Appeal by the defendant from a judgment of the County Court, Nassau County (Boklan, J.), rendered August 6, 1987, convicting him of vehicular manslaughter, vehicular assault, assault in the second degree, criminally negligent homicide and operating a motor vehicle under the influence of alcohol (two counts), upon a jury verdict, and imposing sentence.
Ordered that the judgment is affirmed, and the matter is remitted to the County Court, Nassau County, for further proceedings pursuant to CPL 460.50 (5).
Shortly after dusk on September 7, 1985, the defendant picked up his friend, Michael LaRocca, in Inwood to attend a nearby festival. Just after paying the toll and crossing over the Atlantic Beach bridge, the defendant accelerated his pickup truck through a red light, sideswiped an oncoming car, went out of control and careened head-on into another vehicle. The collision killed the driver of the second car and seriously and permanently injured the passenger. Rescuers found the defendant on the floor of his truck and LaRocca lying across the seat. The defendant was charged under the instant indictment, inter alia, with vehicular manslaughter, vehicular assault and operating a motor vehicle while under the influence of alcohol. At trial, the defense theory was that LaRocca was driving the defendant’s truck at the time of the collision. The jury found the defendant guilty on all counts of the indictment.

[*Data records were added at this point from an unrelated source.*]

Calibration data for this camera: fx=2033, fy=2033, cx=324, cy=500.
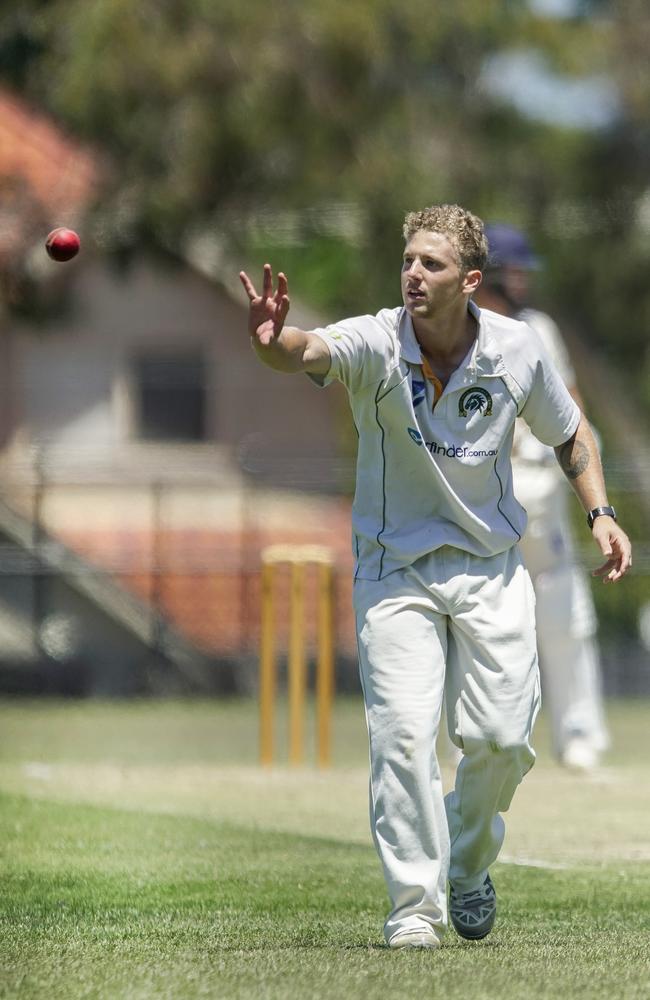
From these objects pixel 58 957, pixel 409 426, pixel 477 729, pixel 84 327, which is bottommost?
pixel 58 957

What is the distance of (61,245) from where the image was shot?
653 cm

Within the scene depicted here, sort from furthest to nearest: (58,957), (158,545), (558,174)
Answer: (558,174) → (158,545) → (58,957)

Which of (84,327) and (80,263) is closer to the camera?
(80,263)

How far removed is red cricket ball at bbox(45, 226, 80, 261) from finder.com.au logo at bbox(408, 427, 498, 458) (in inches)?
62.9

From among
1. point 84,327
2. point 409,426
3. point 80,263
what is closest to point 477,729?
point 409,426

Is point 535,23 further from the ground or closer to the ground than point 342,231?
further from the ground

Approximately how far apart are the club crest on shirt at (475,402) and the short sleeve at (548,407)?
0.18 meters

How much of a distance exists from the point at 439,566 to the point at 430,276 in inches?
31.2

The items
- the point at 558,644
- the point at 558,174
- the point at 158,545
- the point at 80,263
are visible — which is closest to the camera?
the point at 558,644

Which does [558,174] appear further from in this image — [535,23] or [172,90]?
[172,90]

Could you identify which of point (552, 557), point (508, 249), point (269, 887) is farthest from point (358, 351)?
point (552, 557)

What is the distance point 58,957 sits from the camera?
5188mm

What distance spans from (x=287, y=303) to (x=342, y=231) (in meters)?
12.7

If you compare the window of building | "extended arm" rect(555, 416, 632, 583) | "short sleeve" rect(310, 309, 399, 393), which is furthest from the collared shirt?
the window of building
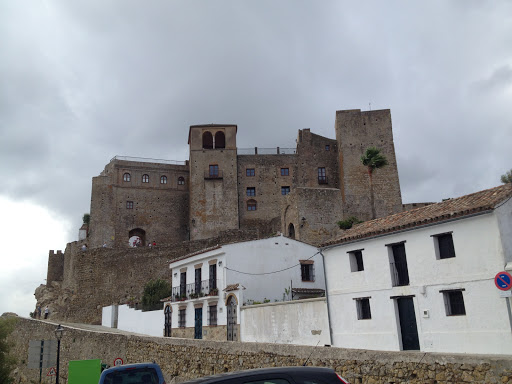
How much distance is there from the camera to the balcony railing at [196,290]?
24916mm

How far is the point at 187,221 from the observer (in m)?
53.5

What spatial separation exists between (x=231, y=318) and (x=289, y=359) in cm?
1187

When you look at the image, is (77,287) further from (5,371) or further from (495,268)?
(495,268)

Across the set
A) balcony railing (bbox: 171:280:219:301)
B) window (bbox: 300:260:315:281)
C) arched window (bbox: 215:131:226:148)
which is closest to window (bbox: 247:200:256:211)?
arched window (bbox: 215:131:226:148)

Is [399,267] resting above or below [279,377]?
above

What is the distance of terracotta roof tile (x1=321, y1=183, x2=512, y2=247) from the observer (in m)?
13.7

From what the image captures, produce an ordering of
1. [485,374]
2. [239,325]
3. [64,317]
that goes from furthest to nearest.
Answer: [64,317]
[239,325]
[485,374]

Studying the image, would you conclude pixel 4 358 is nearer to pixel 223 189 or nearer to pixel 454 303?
pixel 454 303

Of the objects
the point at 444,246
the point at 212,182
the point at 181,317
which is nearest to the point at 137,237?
the point at 212,182

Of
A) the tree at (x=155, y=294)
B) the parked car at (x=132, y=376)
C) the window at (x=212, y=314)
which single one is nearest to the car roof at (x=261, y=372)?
the parked car at (x=132, y=376)

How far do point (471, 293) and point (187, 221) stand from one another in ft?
139

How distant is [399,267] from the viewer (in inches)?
634

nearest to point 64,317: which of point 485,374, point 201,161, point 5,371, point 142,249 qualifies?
point 142,249

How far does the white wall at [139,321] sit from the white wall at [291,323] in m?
9.77
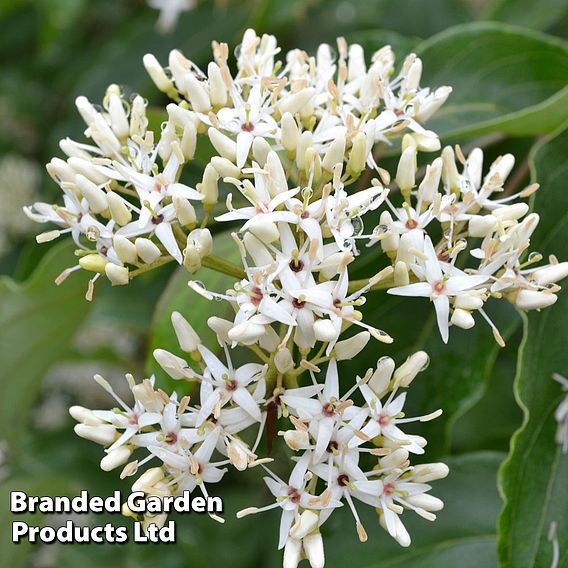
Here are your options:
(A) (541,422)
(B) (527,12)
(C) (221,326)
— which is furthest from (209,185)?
(B) (527,12)

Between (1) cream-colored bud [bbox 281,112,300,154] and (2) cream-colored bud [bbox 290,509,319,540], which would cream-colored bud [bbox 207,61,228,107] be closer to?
(1) cream-colored bud [bbox 281,112,300,154]

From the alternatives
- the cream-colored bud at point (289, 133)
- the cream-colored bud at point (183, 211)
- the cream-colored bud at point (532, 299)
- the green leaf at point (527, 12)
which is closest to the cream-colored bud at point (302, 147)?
the cream-colored bud at point (289, 133)

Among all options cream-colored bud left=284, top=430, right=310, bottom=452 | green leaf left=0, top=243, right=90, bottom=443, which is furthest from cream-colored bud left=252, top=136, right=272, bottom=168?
green leaf left=0, top=243, right=90, bottom=443

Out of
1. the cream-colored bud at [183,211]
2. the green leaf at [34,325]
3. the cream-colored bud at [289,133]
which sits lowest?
the cream-colored bud at [183,211]

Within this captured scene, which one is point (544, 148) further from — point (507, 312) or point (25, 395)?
point (25, 395)

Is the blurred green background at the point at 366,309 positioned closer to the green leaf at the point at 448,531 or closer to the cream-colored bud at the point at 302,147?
the green leaf at the point at 448,531

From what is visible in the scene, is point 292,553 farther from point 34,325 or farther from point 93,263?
point 34,325

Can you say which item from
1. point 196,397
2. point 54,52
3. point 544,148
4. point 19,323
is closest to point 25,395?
point 19,323
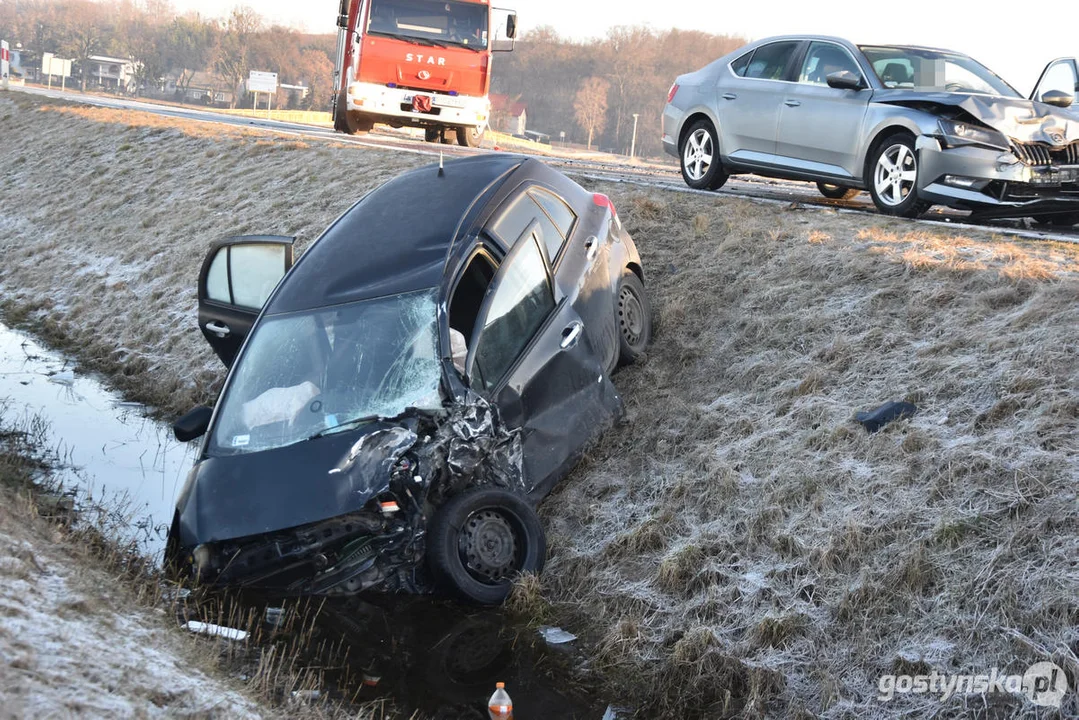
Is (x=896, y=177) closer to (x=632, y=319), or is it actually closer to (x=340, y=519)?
(x=632, y=319)

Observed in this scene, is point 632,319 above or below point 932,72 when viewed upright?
below

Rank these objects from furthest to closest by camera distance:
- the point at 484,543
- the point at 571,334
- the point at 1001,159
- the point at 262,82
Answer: the point at 262,82
the point at 1001,159
the point at 571,334
the point at 484,543

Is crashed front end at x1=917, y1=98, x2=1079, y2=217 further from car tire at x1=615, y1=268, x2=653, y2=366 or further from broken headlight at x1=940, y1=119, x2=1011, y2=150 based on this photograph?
car tire at x1=615, y1=268, x2=653, y2=366

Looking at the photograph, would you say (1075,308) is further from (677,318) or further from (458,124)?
(458,124)

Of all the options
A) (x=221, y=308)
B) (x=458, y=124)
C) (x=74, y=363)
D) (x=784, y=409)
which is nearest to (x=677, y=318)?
(x=784, y=409)

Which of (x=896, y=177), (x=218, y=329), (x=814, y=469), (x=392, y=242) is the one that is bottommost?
(x=814, y=469)

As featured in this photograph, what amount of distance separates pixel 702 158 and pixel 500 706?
29.9 ft

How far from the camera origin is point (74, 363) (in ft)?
37.5

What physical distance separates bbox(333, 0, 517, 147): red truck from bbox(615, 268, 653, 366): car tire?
11041 mm

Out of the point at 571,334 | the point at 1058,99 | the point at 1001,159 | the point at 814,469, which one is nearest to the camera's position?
the point at 814,469

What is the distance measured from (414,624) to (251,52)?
98213mm

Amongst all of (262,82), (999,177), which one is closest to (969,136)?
(999,177)

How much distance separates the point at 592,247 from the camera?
8172mm

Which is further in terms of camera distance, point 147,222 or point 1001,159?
point 147,222
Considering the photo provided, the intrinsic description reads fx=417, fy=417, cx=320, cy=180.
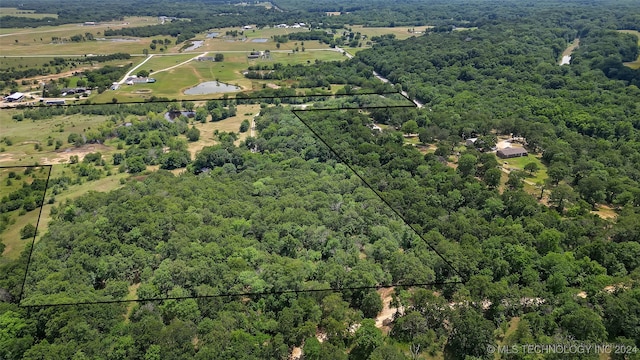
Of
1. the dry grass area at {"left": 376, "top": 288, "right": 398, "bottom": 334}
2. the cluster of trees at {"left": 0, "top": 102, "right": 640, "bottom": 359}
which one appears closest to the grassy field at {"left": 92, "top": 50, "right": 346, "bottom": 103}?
the cluster of trees at {"left": 0, "top": 102, "right": 640, "bottom": 359}

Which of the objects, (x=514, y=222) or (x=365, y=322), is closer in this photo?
(x=365, y=322)

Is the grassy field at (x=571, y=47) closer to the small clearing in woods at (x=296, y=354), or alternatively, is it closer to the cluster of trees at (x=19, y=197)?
the small clearing in woods at (x=296, y=354)

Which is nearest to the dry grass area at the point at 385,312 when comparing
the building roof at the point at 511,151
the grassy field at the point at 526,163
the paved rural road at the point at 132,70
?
the grassy field at the point at 526,163

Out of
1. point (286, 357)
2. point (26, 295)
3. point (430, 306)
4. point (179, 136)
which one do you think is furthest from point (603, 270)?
point (179, 136)

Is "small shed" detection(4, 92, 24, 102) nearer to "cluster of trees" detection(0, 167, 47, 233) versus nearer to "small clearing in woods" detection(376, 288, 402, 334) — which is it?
"cluster of trees" detection(0, 167, 47, 233)

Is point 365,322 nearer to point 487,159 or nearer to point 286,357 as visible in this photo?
point 286,357

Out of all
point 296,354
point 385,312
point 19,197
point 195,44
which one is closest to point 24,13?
point 195,44

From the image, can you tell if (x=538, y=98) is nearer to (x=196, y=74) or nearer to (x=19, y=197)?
(x=196, y=74)
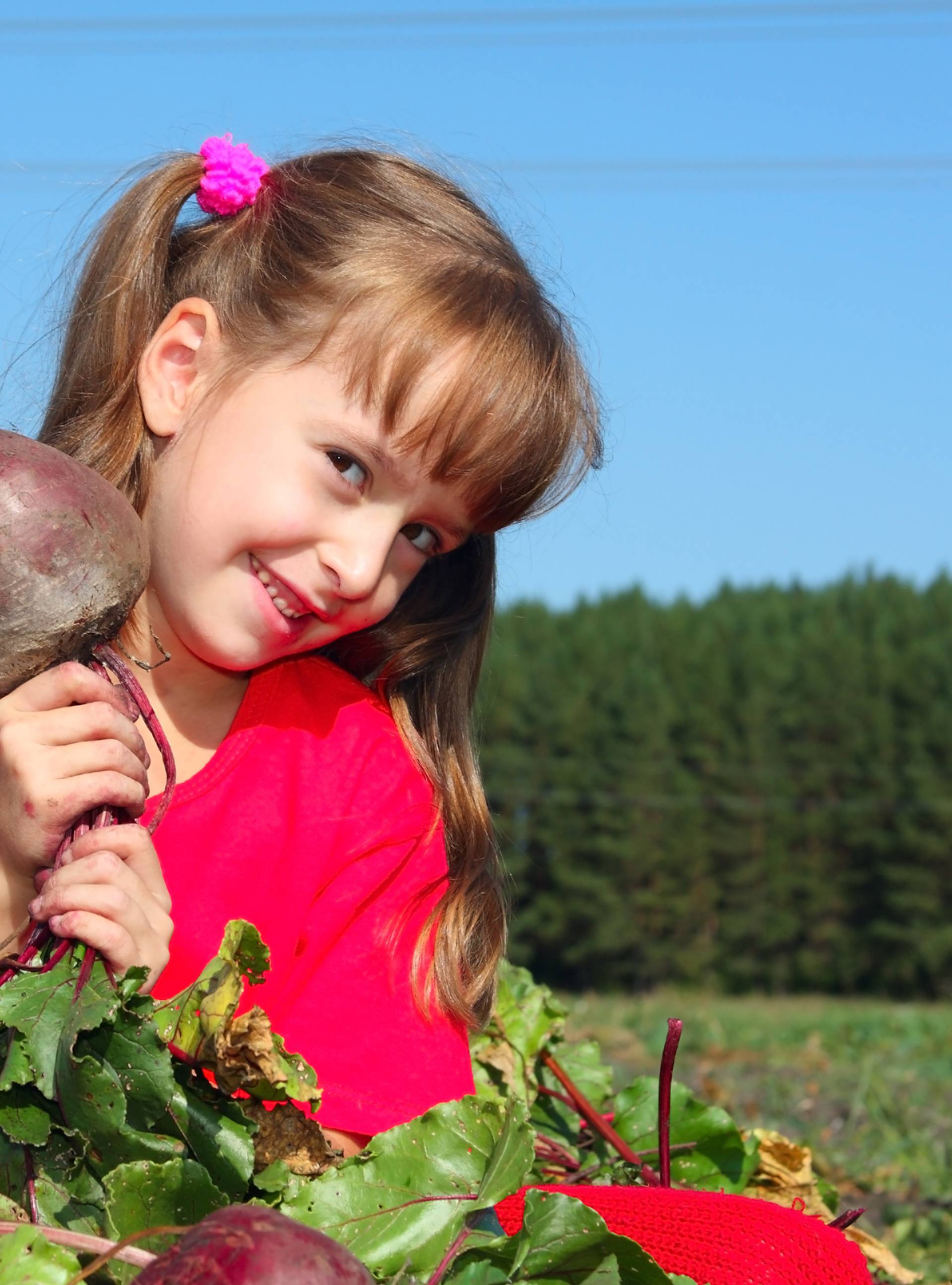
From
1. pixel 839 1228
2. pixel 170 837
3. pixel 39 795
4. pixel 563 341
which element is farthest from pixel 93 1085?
pixel 563 341

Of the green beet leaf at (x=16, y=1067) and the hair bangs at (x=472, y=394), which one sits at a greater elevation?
the hair bangs at (x=472, y=394)

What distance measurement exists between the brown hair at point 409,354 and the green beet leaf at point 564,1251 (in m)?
0.77

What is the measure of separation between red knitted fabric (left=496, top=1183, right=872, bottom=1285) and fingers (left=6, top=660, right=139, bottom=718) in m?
0.74

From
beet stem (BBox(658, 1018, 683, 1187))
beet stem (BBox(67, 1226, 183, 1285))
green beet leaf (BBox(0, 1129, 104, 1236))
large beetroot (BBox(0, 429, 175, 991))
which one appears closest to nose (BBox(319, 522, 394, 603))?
large beetroot (BBox(0, 429, 175, 991))

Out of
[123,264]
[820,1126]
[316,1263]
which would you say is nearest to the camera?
[316,1263]

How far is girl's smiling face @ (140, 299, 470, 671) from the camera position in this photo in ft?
6.32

On this appeal, the defendant contends that the People violated the principles of Brady v Maryland (373 US 83) by failing to turn over, until the eve of trial, a statement given to the police by the toll collector which indicated that the driver *573of the defendant’s truck had dark hair (the defendant was blond and LaRocca had dark hair). We disagree and find that the defense was afforded an ample opportunity to utilize the statement effectively at trial and that he, in fact, did so (see, People v Simmons, 36 NY2d 126; People v Bolling, 157 AD2d 733). Defense counsel received the statement two days before the witness testified and used it in cross-examining the toll collector in an attempt to discredit her trial testimony that the driver had blond hair. In addition, the detective who interviewed the toll collector was called as a defense witness and questioned about the statement. "[A] defendant’s constitutional right to a fair trial is not violated when, as here, he is given a meaningful opportunity to use the allegedly exculpatory material to cross-examine the People’s witness[es] or as evidence during his case” (People v Cortijo, 70 NY2d 868, 870; see, People v Brown, 67 NY2d 555, cert denied 479 US 1093).
The defendant further claims that he was denied a fair trial when the prosecutor introduced, on LaRocca’s redirect examination, portions of his Grand Jury testimony indicating that the defendant was driving the truck. Because the defendant failed to sufficiently object to the admission of this testimony, his present claim is unpreserved for appellate review (see, CPL 470.05 [2]). In any event, defense counsel "opened the door” to this issue by questioning this witness on cross-examination about the one instance in his prior testimony where he referred to the driver as "I”. As such, the prosecutor properly used the remainder of LaRocca’s Grand Jury testimony on this issue in order to explain and clarify the apparent inconsistency (see, People v Melendez, 55 NY2d 445).
Nor do we find that the defendant was denied the effective assistance of counsel. In this regard we note that the case turned on the issue of who was driving the truck at the time of the accident. To this end, counsel thoroughly cross-examined LaRocca, the People’s key witness, as well as the other prosecution witnesses, and presented expert and other testimony in an attempt to show that LaRocca was driving. That the jury ultimately believed the People’s witnesses over the defendant’s witnesses does not render defense counsel’s representation less than meaningful (see, People v Baldi, 54 NY2d 137).
The defendant’s remaining contentions are unpreserved for appellate review or without merit. Thompson, J. P., Brown, Eiber and O’Brien, JJ., concur.